---- Passage for review

Recently, I’ve come to realization that I’ve been finding my worth, my value as a person, in the wrong things. I met with my spiritual director last week and we were discussing my relationship with the community I am discerning with, after them asking me to wait a year to enter. I was explaining my feelings and after I finished, my spiritual director pointed out that he sensed part of why I was struggling so much with the decision is because I felt like they were telling me I wasn’t good enough to be a part of their community. When he said those words my heart dropped because he was so totally right. I was hurt so completely by the sisters telling me I needed to wait a year to enter because I felt like it was a personal attack. I had been trying so hard to impress them and to be the perfect fit that I got lost in that and so when they told me I had some things to work on I felt completely crushed.
Since this conversation with my spiritual director, I’ve been reflecting a lot on where I’ve been finding my worth. I’ve always known that I’m a people pleaser. I like for people to like me. That in itself isn’t bad, but when it causes a lot of stress and leads to negative thoughts about myself unless I’m praised it’s an issue. I’ve become aware of the fact that I’ve been weighing my worth on what other people think of me.
Later on in our conversation last week, my spiritual director challenged me to pray about not feeling good enough. He told me that in the eyes of the Lord, I am good enough, I am loved just as I am. In further reflection, I’ve been realizing that his words are true. The Lord loves me just for me. He would have suffered and died if I were the only person on Earth. That’s how deeply He loves me. Even knowing this, I can get wrapped up in my sins and mistakes, the way I fail Him. I know even with this realization and reminder of the incredible love of our Lord, I will still doubt how He can truly love me just as I am, but what I’m forgetting when I choose to doubt is His mercy.

--------

▶ Action item A: In the reflection on self-worth, why did the writer feel so crushed when the sisters asked for a year's wait before entering? Answer in one to three sentences.
▶ Action item B: According to the reflection on self-worth, what did the spiritual director challenge the writer to pray about?
▶ Action item C: Retype the reflection on self-worth from "Later on in" up to and including "is His mercy.".
Answer using only the reflection on self-worth.

---- Data to examine

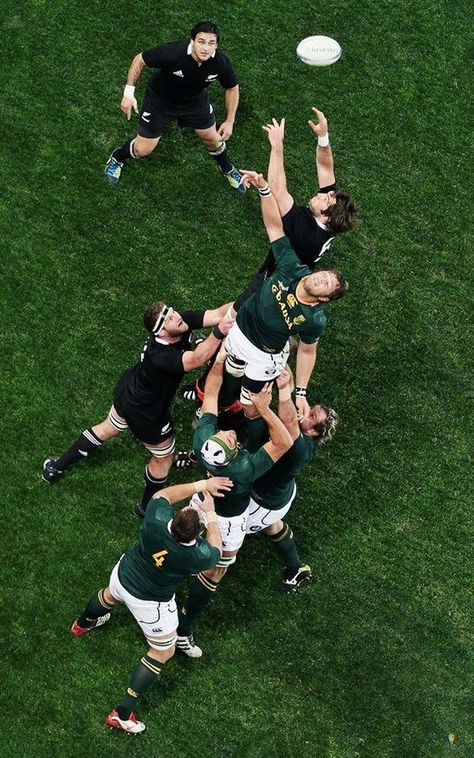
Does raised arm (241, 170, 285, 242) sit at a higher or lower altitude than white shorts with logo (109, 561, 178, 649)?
higher

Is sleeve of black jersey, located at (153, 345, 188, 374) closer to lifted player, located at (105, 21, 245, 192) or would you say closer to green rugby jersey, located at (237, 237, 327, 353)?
green rugby jersey, located at (237, 237, 327, 353)

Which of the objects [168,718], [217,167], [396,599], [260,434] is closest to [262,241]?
[217,167]

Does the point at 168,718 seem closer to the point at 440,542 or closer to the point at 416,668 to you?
the point at 416,668

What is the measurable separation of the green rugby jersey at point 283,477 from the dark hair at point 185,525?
1.16 metres

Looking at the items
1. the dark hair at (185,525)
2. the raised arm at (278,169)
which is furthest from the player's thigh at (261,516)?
the raised arm at (278,169)

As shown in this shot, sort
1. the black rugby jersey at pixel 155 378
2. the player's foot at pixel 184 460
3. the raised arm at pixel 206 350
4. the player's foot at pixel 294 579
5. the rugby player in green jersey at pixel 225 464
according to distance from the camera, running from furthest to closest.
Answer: the player's foot at pixel 184 460 → the player's foot at pixel 294 579 → the black rugby jersey at pixel 155 378 → the raised arm at pixel 206 350 → the rugby player in green jersey at pixel 225 464

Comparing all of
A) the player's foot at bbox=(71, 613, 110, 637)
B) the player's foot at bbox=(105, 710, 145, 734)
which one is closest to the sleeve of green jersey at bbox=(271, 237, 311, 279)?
the player's foot at bbox=(71, 613, 110, 637)

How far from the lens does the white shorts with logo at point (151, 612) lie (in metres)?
8.85

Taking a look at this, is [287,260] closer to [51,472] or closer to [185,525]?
[185,525]

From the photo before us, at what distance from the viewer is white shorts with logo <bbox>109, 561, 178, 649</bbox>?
8852 millimetres

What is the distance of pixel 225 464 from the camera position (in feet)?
27.9

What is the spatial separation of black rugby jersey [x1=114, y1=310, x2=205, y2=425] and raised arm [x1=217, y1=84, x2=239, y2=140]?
313cm

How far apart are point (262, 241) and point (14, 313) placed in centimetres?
293

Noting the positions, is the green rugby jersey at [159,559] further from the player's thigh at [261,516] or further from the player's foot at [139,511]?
the player's foot at [139,511]
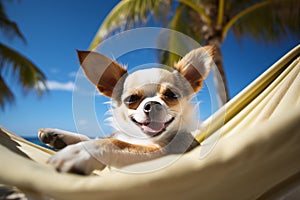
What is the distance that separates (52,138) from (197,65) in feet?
1.99

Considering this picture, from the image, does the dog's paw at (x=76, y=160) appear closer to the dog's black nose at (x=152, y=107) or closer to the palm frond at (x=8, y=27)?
the dog's black nose at (x=152, y=107)

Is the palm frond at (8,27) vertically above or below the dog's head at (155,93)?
above

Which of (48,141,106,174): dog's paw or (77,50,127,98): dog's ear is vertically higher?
(77,50,127,98): dog's ear

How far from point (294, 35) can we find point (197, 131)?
4.53 metres

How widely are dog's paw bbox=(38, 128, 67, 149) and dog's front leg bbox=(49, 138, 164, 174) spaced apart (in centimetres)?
35

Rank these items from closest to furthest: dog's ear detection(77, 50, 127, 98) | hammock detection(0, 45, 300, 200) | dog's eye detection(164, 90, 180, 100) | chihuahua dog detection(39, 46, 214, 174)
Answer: hammock detection(0, 45, 300, 200) < dog's ear detection(77, 50, 127, 98) < chihuahua dog detection(39, 46, 214, 174) < dog's eye detection(164, 90, 180, 100)

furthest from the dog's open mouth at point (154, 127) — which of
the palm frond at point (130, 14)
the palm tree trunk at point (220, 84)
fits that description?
the palm frond at point (130, 14)

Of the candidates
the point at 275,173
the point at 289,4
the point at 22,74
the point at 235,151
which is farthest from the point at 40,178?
the point at 22,74

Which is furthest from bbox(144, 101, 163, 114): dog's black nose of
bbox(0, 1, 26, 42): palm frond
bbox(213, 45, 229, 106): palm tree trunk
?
bbox(0, 1, 26, 42): palm frond

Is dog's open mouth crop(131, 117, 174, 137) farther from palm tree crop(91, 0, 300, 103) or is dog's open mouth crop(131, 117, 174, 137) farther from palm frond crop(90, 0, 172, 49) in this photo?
palm frond crop(90, 0, 172, 49)

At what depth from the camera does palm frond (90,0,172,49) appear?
15.5 feet

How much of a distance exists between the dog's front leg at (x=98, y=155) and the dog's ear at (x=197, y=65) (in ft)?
0.99

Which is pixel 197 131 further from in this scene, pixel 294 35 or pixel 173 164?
pixel 294 35

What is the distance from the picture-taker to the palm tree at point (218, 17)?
4717mm
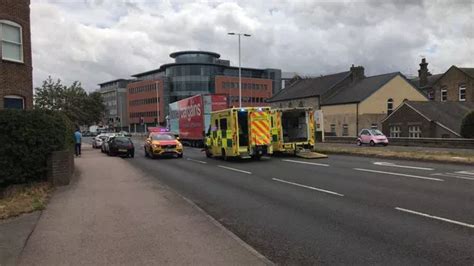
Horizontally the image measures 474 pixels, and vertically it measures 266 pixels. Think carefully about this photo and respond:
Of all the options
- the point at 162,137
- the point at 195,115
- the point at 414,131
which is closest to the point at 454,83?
the point at 414,131

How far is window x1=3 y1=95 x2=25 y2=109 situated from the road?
317 inches

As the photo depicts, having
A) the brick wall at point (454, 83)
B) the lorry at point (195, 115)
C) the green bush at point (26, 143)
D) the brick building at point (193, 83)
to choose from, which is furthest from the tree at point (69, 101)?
the brick building at point (193, 83)

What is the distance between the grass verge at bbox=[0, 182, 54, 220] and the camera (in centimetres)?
899

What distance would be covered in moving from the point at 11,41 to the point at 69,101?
26593 mm

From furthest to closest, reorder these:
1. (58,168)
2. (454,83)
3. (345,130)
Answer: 1. (454,83)
2. (345,130)
3. (58,168)

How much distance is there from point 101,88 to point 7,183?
15840 centimetres

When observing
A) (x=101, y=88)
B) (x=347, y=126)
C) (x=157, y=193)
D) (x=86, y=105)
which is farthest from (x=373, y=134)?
(x=101, y=88)

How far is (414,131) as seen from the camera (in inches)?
1927

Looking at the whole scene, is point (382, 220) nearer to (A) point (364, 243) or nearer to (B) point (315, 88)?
(A) point (364, 243)

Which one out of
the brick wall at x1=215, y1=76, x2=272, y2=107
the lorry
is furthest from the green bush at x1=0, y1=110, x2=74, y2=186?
the brick wall at x1=215, y1=76, x2=272, y2=107

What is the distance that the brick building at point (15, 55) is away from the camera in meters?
18.5

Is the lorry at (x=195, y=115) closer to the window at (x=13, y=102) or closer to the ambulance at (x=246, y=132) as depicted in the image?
the ambulance at (x=246, y=132)

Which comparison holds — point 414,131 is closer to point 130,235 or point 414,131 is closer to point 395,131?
point 395,131

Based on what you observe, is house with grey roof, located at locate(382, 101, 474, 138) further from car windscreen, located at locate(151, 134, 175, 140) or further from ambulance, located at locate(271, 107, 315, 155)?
car windscreen, located at locate(151, 134, 175, 140)
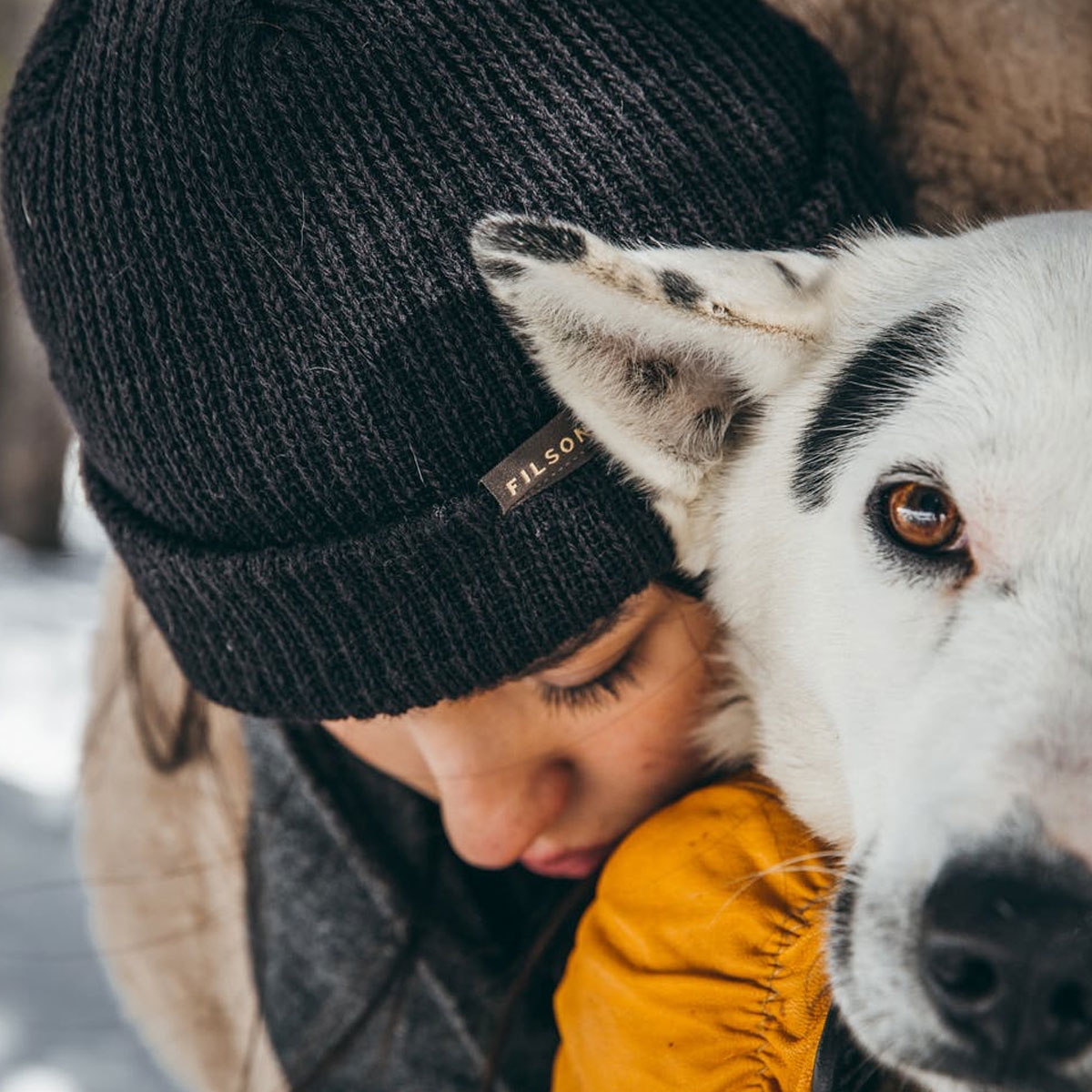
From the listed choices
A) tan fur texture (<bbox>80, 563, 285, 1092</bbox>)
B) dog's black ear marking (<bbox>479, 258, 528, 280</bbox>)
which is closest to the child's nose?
dog's black ear marking (<bbox>479, 258, 528, 280</bbox>)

--------

▶ Task output A: The writer took the request as a personal attack, feeling the sisters were saying the writer wasn't good enough for their community. The writer had been trying hard to impress them and be the perfect fit, so hearing there were things to work on was crushing.

▶ Task output B: Not feeling good enough.

▶ Task output C:
Later on in our conversation last week, my spiritual director challenged me to pray about not feeling good enough. He told me that in the eyes of the Lord, I am good enough, I am loved just as I am. In further reflection, I’ve been realizing that his words are true. The Lord loves me just for me. He would have suffered and died if I were the only person on Earth. That’s how deeply He loves me. Even knowing this, I can get wrapped up in my sins and mistakes, the way I fail Him. I know even with this realization and reminder of the incredible love of our Lord, I will still doubt how He can truly love me just as I am, but what I’m forgetting when I choose to doubt is His mercy.